Affectionately known as “The Orange Snake” the bridge links one side of Copenhagen with another. It is well used as there is a large shopping mall on one side. The bridge was built because this area was such a popular bike route and locals had to walk their bikes up steps. The orange snake winds it’s way through the shopping centre and looks great.
Here’s a great article from The Guardian on the subject: Why can’t all cities have bike bridges like Copenhagen’s new Cycle Snake?
Okay, so have you ever biked along those bike lanes in Hamilton that are about 2 feet wide and then suddenly come to an end? Then you have to suddenly compete with cars in the right hand lane as both rider and driver are confused about who should occupy the road.

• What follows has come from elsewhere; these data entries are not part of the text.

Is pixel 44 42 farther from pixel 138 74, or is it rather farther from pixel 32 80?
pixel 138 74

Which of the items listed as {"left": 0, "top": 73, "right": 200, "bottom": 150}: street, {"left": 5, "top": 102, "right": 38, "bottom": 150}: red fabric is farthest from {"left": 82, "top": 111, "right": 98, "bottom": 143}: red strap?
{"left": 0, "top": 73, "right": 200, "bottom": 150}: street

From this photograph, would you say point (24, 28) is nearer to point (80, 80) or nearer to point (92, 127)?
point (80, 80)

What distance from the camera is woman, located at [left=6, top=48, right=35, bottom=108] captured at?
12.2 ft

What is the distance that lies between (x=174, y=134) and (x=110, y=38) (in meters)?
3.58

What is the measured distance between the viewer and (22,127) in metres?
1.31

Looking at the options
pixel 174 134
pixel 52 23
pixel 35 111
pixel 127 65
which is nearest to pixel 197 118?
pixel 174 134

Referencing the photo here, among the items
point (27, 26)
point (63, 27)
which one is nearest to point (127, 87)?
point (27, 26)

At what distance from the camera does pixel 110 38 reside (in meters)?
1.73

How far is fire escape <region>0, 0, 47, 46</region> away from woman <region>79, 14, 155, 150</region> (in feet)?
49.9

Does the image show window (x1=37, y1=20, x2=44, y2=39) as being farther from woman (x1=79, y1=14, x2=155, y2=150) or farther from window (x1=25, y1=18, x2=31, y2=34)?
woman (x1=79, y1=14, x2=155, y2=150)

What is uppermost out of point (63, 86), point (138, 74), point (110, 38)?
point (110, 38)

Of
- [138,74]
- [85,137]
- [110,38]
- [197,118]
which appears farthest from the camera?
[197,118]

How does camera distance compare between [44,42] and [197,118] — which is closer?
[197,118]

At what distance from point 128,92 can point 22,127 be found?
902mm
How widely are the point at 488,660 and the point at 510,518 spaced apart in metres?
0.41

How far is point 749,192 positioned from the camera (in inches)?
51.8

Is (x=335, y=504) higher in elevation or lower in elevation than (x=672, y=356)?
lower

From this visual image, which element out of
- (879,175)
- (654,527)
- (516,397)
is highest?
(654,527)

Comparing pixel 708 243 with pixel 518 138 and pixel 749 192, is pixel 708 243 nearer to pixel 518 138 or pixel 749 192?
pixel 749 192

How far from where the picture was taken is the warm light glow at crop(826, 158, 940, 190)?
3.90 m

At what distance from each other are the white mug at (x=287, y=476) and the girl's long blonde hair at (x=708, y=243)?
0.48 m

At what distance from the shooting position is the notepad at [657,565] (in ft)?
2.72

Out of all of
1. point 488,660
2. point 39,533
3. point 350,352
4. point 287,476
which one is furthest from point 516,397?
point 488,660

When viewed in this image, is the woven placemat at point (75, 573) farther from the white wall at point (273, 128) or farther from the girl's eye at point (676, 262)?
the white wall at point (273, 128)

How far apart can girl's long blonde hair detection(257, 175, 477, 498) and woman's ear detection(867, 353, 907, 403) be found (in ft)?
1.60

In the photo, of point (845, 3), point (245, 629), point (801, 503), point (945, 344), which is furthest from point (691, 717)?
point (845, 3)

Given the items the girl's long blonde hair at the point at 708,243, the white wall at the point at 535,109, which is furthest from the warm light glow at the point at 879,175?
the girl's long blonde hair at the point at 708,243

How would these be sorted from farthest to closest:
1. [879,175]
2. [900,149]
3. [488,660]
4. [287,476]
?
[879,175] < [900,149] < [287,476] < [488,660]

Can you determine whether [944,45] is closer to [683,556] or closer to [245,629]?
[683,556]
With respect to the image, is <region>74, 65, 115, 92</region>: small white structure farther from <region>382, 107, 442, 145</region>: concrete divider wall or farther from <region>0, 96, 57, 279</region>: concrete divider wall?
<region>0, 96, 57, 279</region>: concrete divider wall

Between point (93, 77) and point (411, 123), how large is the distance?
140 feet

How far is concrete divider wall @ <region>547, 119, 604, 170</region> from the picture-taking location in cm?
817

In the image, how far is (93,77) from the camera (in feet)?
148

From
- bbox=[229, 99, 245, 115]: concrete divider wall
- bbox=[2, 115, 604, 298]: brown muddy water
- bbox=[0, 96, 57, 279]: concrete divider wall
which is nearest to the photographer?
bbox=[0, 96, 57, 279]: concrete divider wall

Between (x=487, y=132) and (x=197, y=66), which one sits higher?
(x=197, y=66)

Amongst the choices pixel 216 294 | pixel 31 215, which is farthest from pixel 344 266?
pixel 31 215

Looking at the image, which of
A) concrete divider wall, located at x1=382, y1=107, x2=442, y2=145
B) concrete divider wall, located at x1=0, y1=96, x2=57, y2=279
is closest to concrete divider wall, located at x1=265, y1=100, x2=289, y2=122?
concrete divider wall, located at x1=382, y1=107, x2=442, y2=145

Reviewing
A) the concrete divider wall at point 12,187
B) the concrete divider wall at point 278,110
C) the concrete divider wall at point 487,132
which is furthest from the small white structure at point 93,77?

No such confusion here in Copenhagen! The bike lanes here were built with intent, and cars and bikes are clearly separated. Check out these pics. No cars parked in the bike lanes and some bike lanes even have a curb or median that separates cars and bikes. Makes biking easy and safe. It is the quickest way to get around. Danes joke they can’t afford a car. They are not talking about the cost, they’re talking about the wasted time in traffic.